▸ EXERCISE DIRECTIONS
Your task is to retype, exactly and only, the lines from the one containing "樹皮粉碎機出料均勻|鋸末機試機|木材破碎機安裝" to the final line of the entries, leaving out all pictures.

Records drawn from a dataset
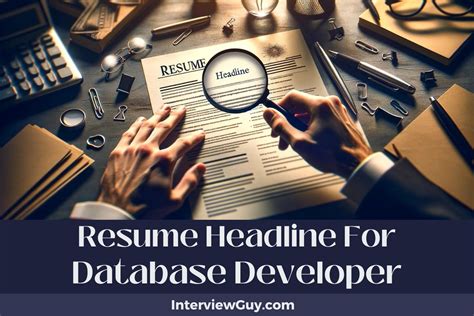 The Headline Database A Comprehensive Repository of Headline Data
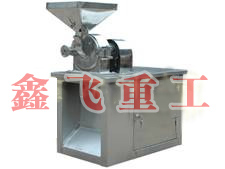 樹皮粉碎機出料均勻|鋸末機試機|木材破碎機安裝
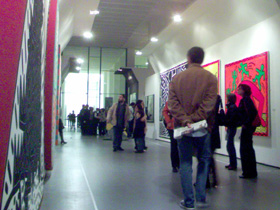 KeithHaring-4.jpg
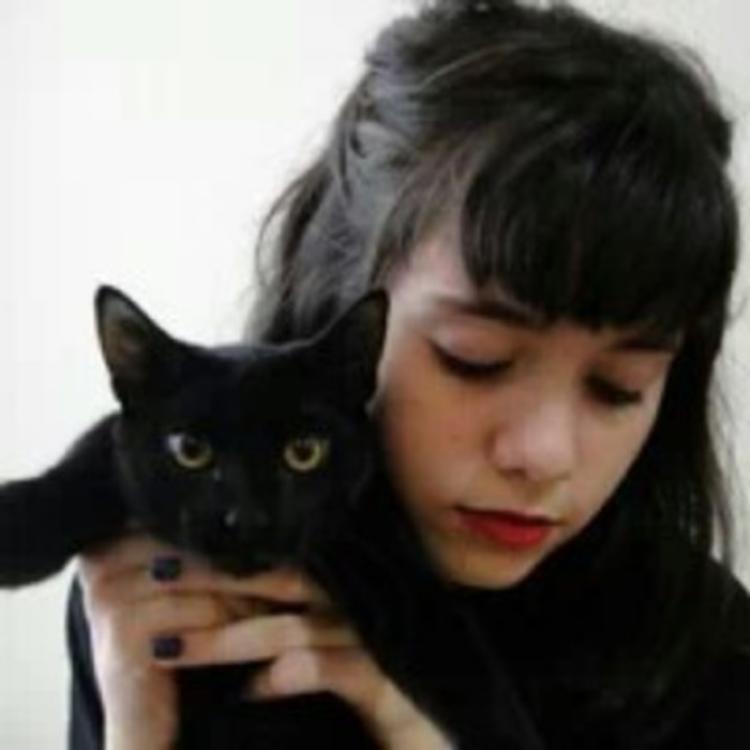 6686体育官网官方作者Drew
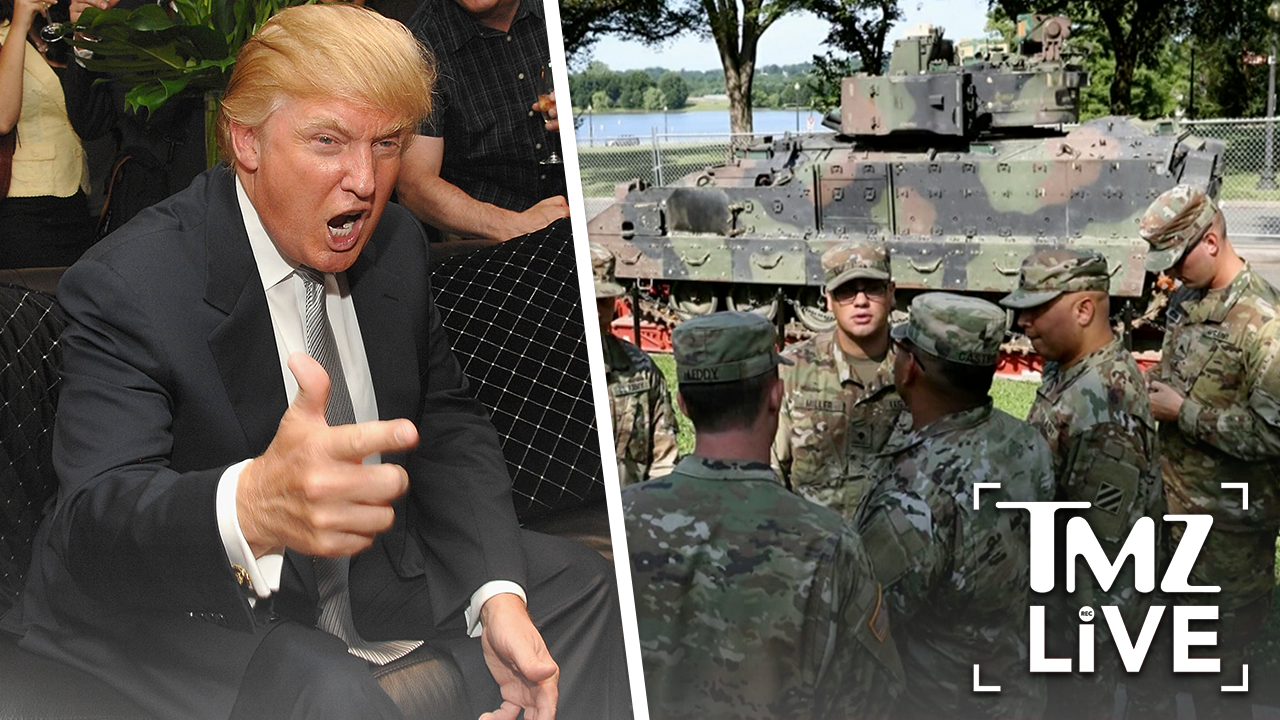 amateur army girl porn Adult Pictures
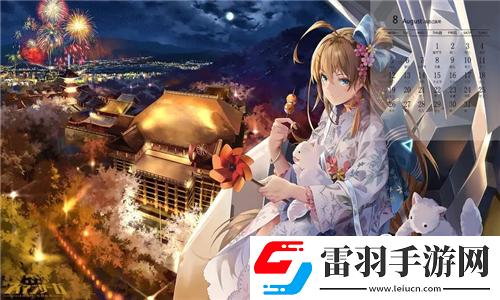 私人影院家庭影院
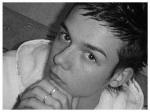 Photo Lover-64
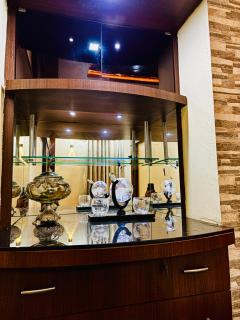 Heritage haven - Guwahati - 7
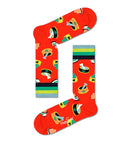 DogFoodSockSDGF01_Rose_1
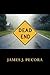 Dead End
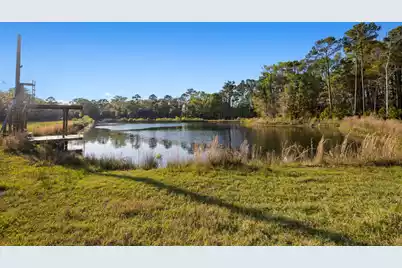 2953 Plow Ground, Johns Island, SC 29455 - Photo 51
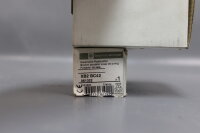 Telemecanique XAP M1201 Leergeh&auml;use inkl. XB2 BC42 Pushbutton Unused OVP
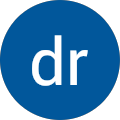 dr uzma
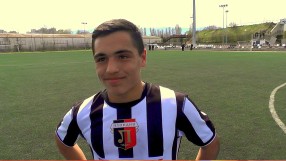 Гордостта на баба (ВИДЕО)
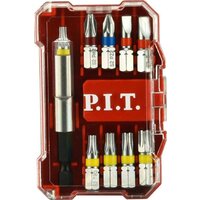 P.I.T. ASET04-0010 Image #4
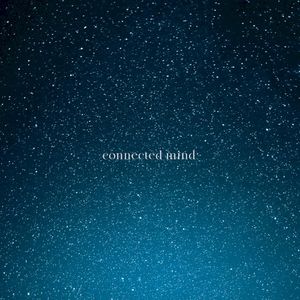 Connected Mind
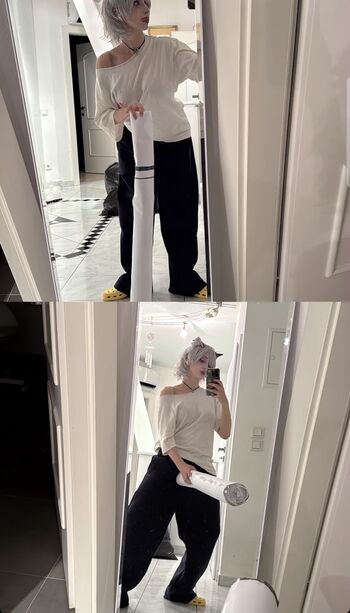 Full leaked Jasminbigl private photo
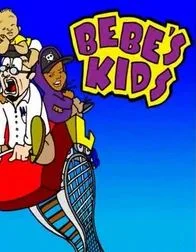 Bebe's Kids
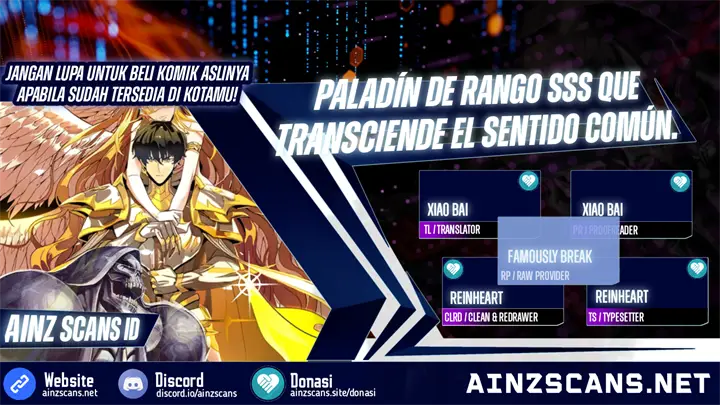 image-komik-sss-level-paladin-who-breaks-all-logic-chapter-40-0/18
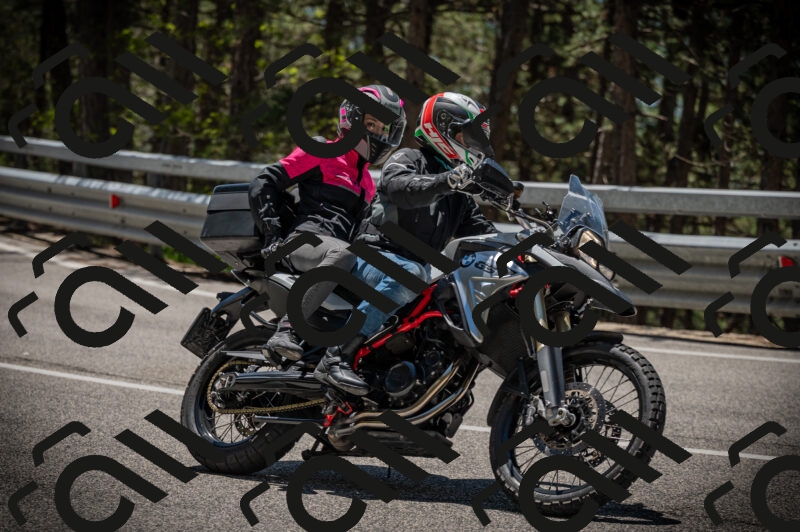 20250525123043-Z62_3607_am_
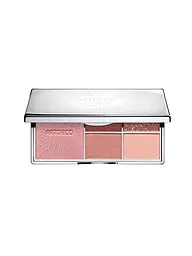 ARTDECO | Illusion Palette per Guance e Occhi (4 Illusionista) | Rosa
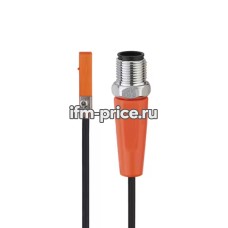 Цилиндрический датчик с Т-образным пазом, MKT3020BBPKG/A/0,3М/ч/US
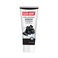 Cleo-Dent Extra Whitening Charcoal Toothpaste 103g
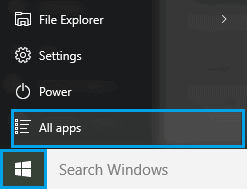 Install Internet Explorer On Windows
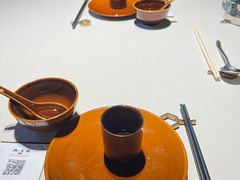-黔香阁·味(花木店)
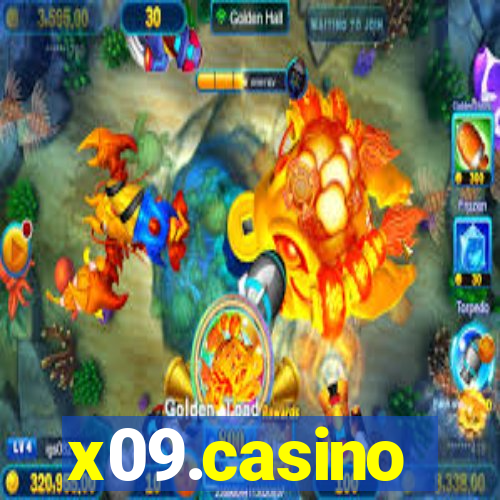 x09.casino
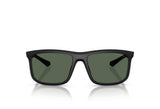 Emporio Armani 4234U Sunglass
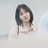 lyj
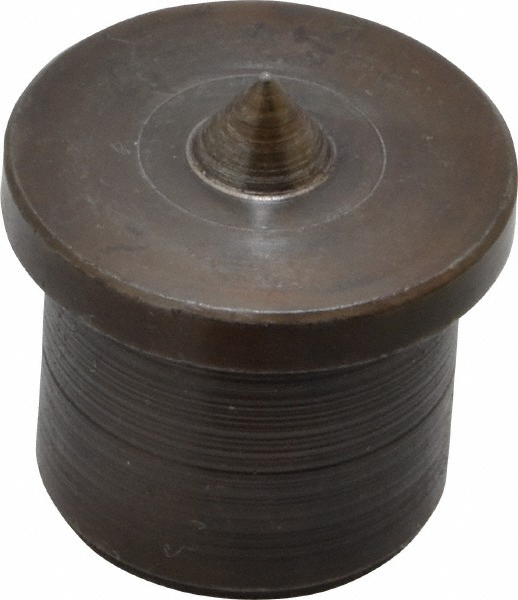 Blind Hole Telegraph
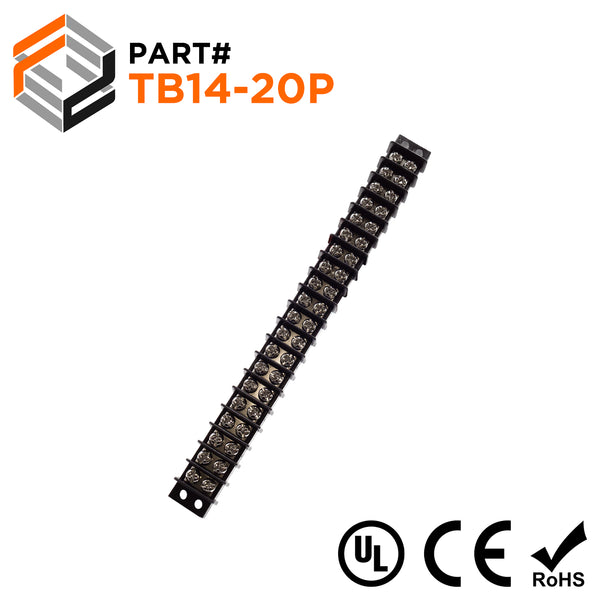TB14-20P_Category_grande.jpg?v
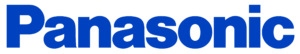 Panasonic Logo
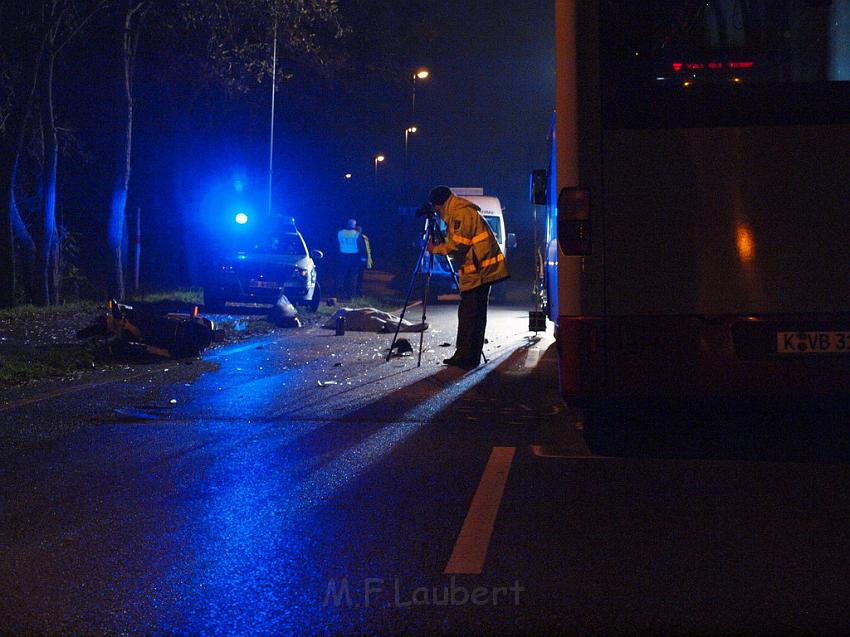 VU Roller KVB Bus Hoehenhauser Ring Koeln Muelheim P24.JPG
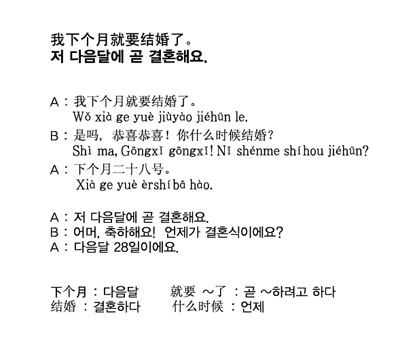 티엔티엔 이미지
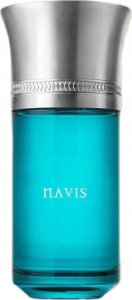 Liquides Imaginaires LIQUIDES IMAGINAIRES Navis EDP spray 100ml 2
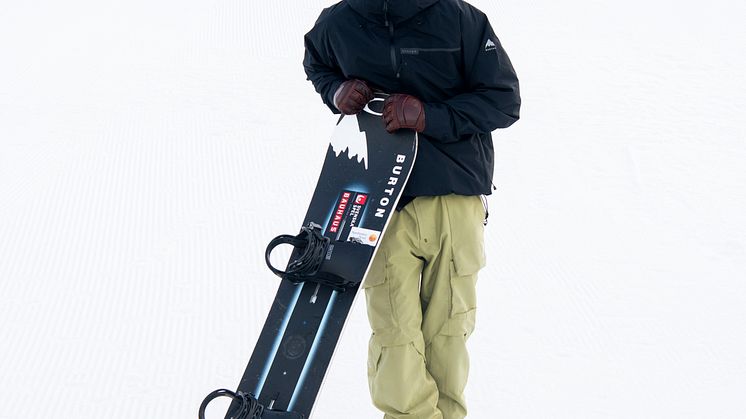 Ruben-Rosenfors-SB-foto-Daniel-Bernstål.jpg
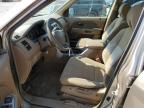 2006 Honda Pilot Ex for Sale in Magna, UT - Minor Dent/Scratches
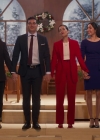 vampirediariesworld-dot-nl_TwasTheNightBeforeChristmas4889.jpg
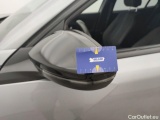  Peugeot  2008 PEUGEOT  - 2020 1.2 PureTech 130 Allure S&S (EU6.3) 5d #29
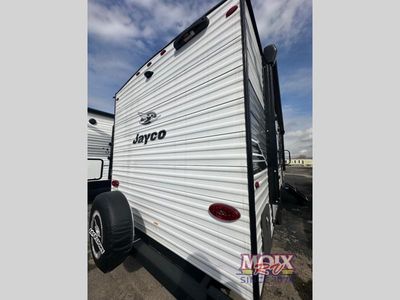 2026 Jayco Jay Flight SLX - Photo 10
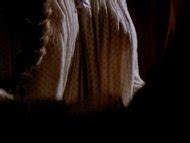 Naked Charlotte Chatton In Hellraiser Bloodline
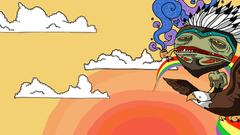 Drug related papers Anti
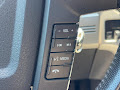 2013 Ford F-150 4WD SVT Raptor SuperCrew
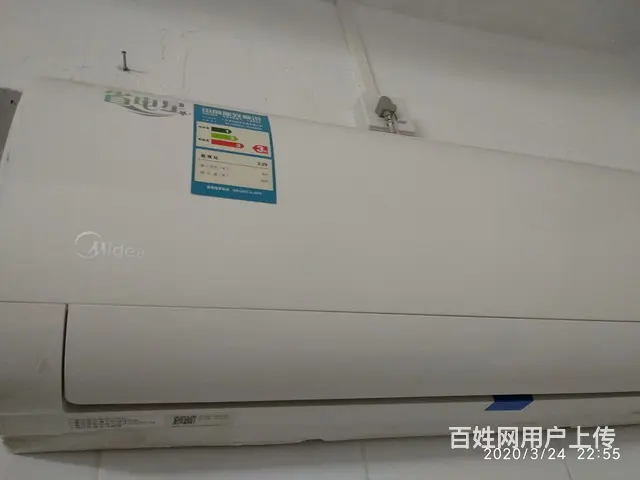 地铁大沙地街边家私全2房_屋主平租 - 图片 6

▸ COMPLETED TASK
 樹皮粉碎機出料均勻|鋸末機試機|木材破碎機安裝
 KeithHaring-4.jpg
 6686体育官网官方作者Drew
 amateur army girl porn Adult Pictures
 私人影院家庭影院
 Photo Lover-64
 Heritage haven - Guwahati - 7
 DogFoodSockSDGF01_Rose_1
 Dead End
 2953 Plow Ground, Johns Island, SC 29455 - Photo 51
 Telemecanique XAP M1201 Leergeh&auml;use inkl. XB2 BC42 Pushbutton Unused OVP
 dr uzma
 Гордостта на баба (ВИДЕО)
 P.I.T. ASET04-0010 Image #4
 Connected Mind
 Full leaked Jasminbigl private photo
 Bebe's Kids
 image-komik-sss-level-paladin-who-breaks-all-logic-chapter-40-0/18
 20250525123043-Z62_3607_am_
 ARTDECO | Illusion Palette per Guance e Occhi (4 Illusionista) | Rosa
 Цилиндрический датчик с Т-образным пазом, MKT3020BBPKG/A/0,3М/ч/US
 Cleo-Dent Extra Whitening Charcoal Toothpaste 103g
 Install Internet Explorer On Windows
-黔香阁·味(花木店)
 x09.casino
 Emporio Armani 4234U Sunglass
 lyj
 Blind Hole Telegraph
TB14-20P_Category_grande.jpg?v
 Panasonic Logo
 VU Roller KVB Bus Hoehenhauser Ring Koeln Muelheim P24.JPG
 티엔티엔 이미지
 Liquides Imaginaires LIQUIDES IMAGINAIRES Navis EDP spray 100ml 2
 Ruben-Rosenfors-SB-foto-Daniel-Bernstål.jpg
 2006 Honda Pilot Ex for Sale in Magna, UT - Minor Dent/Scratches
 vampirediariesworld-dot-nl_TwasTheNightBeforeChristmas4889.jpg
  Peugeot  2008 PEUGEOT  - 2020 1.2 PureTech 130 Allure S&S (EU6.3) 5d #29
 2026 Jayco Jay Flight SLX - Photo 10
 Naked Charlotte Chatton In Hellraiser Bloodline
 Drug related papers Anti
 2013 Ford F-150 4WD SVT Raptor SuperCrew
 地铁大沙地街边家私全2房_屋主平租 - 图片 6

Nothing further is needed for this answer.